While the glow of the Golden Domers diminished over the two decades since Notre Dame last competed for a national championship, Texas Longhorns head coach Charlie Strong wanted to make sure that his players understood the history of the Notre Dame program before heading to South Bend.
"I've tried to prepare them because we're such a young team that last week I took a segment each and every day where we had a meeting and I showed them Notre Dame," Strong said. "We just took clips, where you just showed the big games. I always would show something about Texas. It gave them a feeling, so they don't walk in there for the first time with their eyes big because it'll be the first time walking in there. So they have seen the stadium, they have seen us coming down the tunnel."
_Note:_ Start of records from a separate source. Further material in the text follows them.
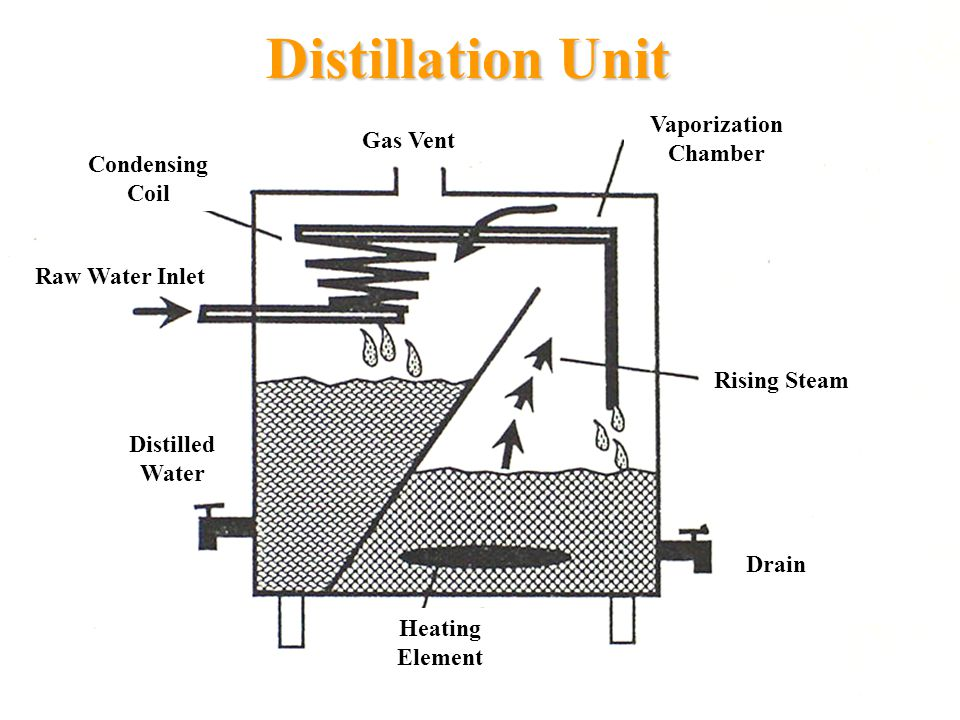 Distillation Unit Vaporization Chamber Gas Vent Condensing Coil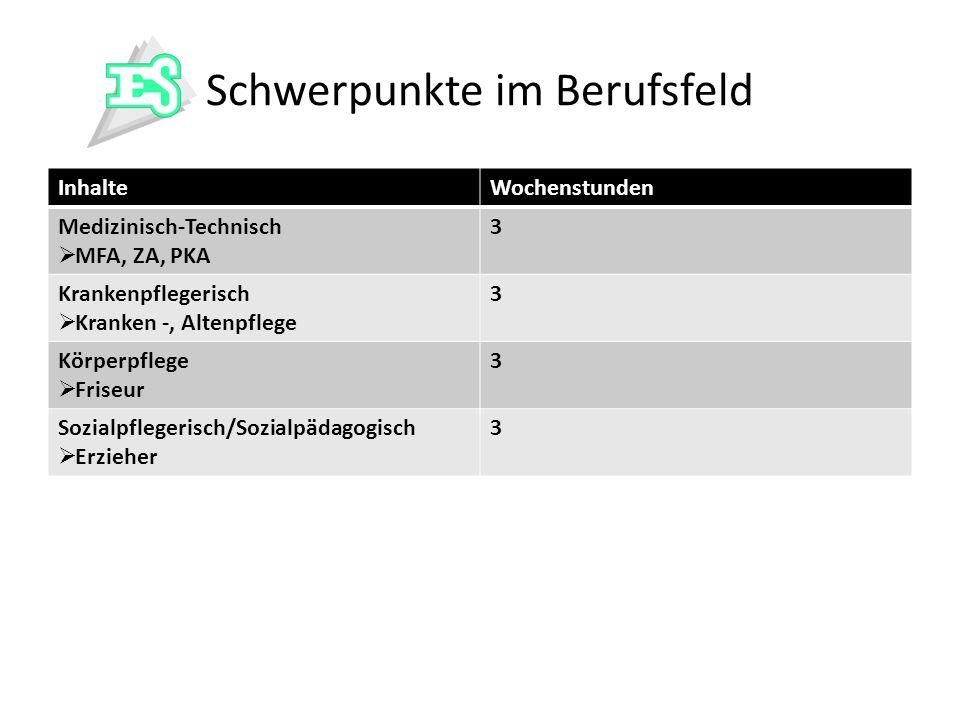Versetzungsbestimmungen Eine 5 in Deutsch, Mathematik, Englisch kann nur durch zweimal Note 3 in den beiden anderen Fächern oder einmal Note 2 in einem der beiden anderen Fächern ausgeglichen werden.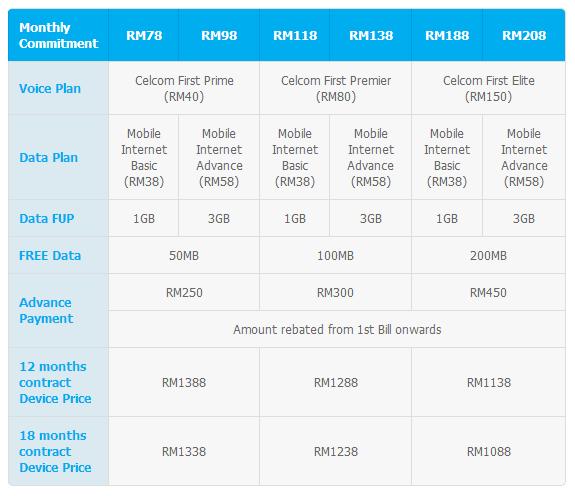 Pelan yang ditawarkan oleh Celcom untuk Samsung Galaxy Mega
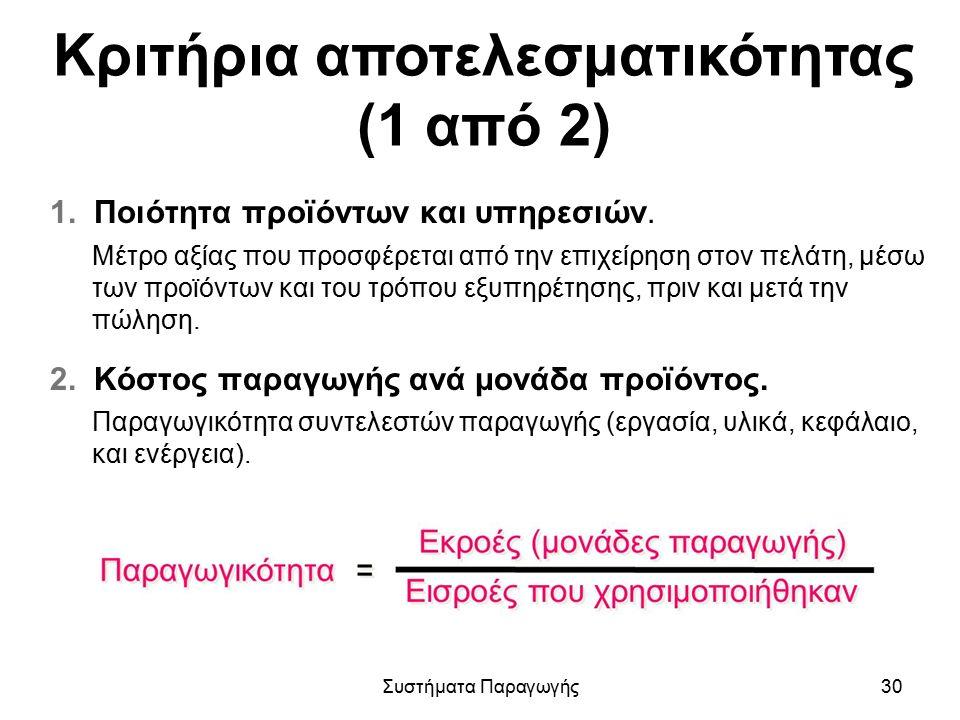 Κριτήρια αποτελεσματικότητας (1 από 2) 1. Ποιότητα προϊόντων και υπηρεσιών.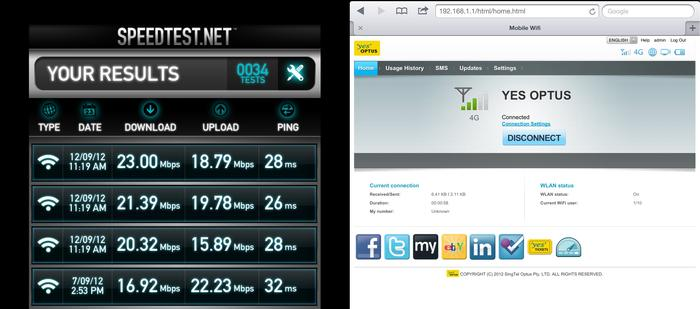 Some of our speed test results (left) and the Optus 4G Mini WiFi modem's straightforward Web interface (right).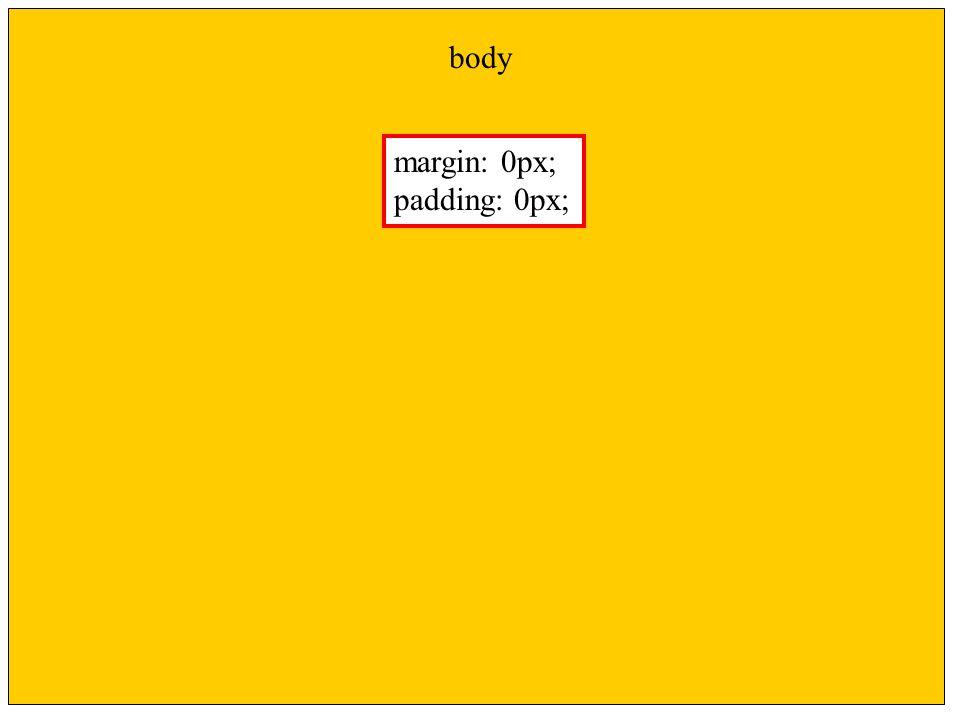 body margin: 0px; padding: 0px;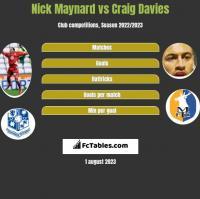 Nick Maynard vs Craig Davies h2h player stats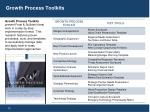 growth process toolkits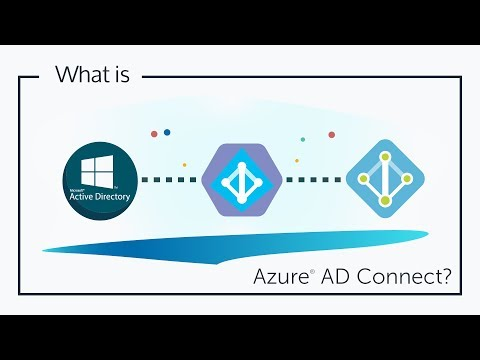 What is Azure® AD Connect?   JumpCloud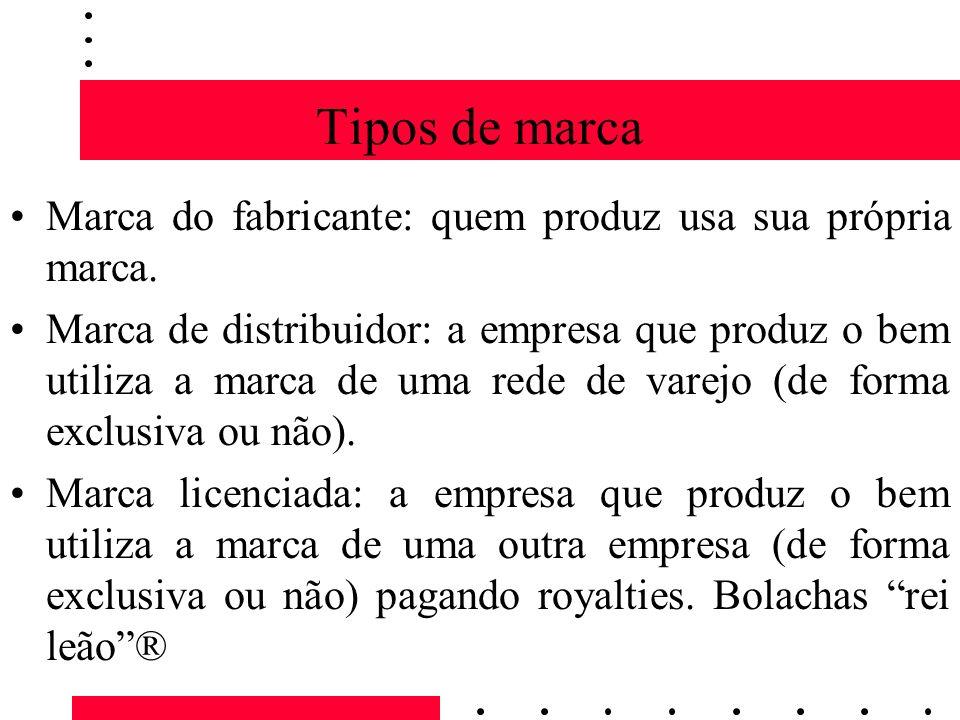 Tipos de marca Marca do fabricante: quem produz usa sua própria marca.
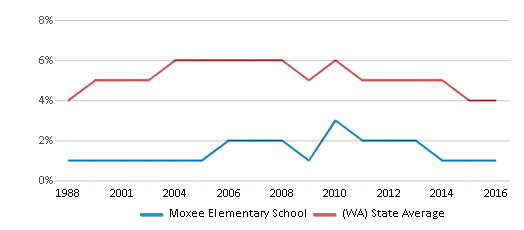 This chart display the percentage of Black students in Moxee Elementary School and the percentage of Black public school students in Washington by year, with the latest 2015-16 school year data.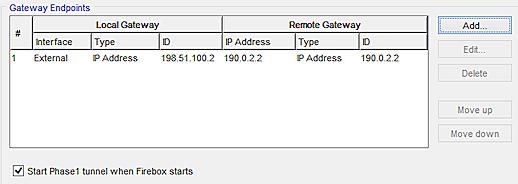 BOVPN Virtual Interface with Metric-Based Failover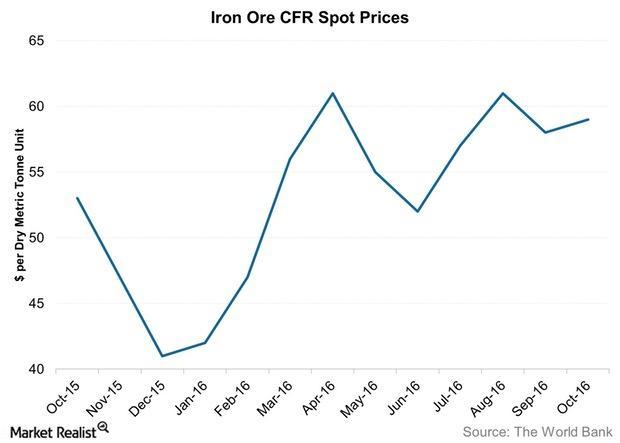 uploads///Iron Ore CFR Spot Prices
As Strong mentioned, that decision was made in part because the Horns won't have a chance to do a walk-through on Friday -- when Texas takes the field on Saturday night, it will be the first time the players step foot on the Field Turt at Notre Dame Stadium.
"I just wanted to take them back so they could go back and just realize what they're stepping into and just how big this game is," Strong said. "A lot of times, you're right, when you're young you don't realize how big it is until you step on the field, and I didn't want when they hit the field for that -- all of a sudden for that to hit them, like, oh, my God, this is really something. I said, it's going to be special; it's under the lights, Saturday night in South Bend."
Making it more special is the fact that Texas has a chance to tie Notre Dame for second place in all-time victories with a win on Saturday night -- the Fighting Irish sit at 882 wins in program history, while the Horns have 881. With a 2-8 all-time record against Notre Dame, Texas also has a chance to end a four-game losing streak that includes a loss in the 1971 Cotton Bowl and a 38-10 destruction at the hands of the Fighting Irish that ended an unbeaten 1977 season and cost the Horns a national championship.
So though it doesn't feel like a revenge game on the surface, the game on Saturday night between two of the most prestigious teams in college football history represents an opportunity to decrease the sting of those high-profile losses four decades ago.
Then there's the fact that Texas hasn't opened with a true road game since 1995 -- seeing the Horns open the season in South Bend is truly a once-in-a-lifetime opportunity.
The mystique that once existed when the Irish were the only team fans around the country could watch on broadcast television every Saturdayis dimished now by increased accessbility to every other program and nearly two decades of struggles, but Notre Dame still casts a lengthy shadow across the college football landscape, as befitting a program that is still larger than life.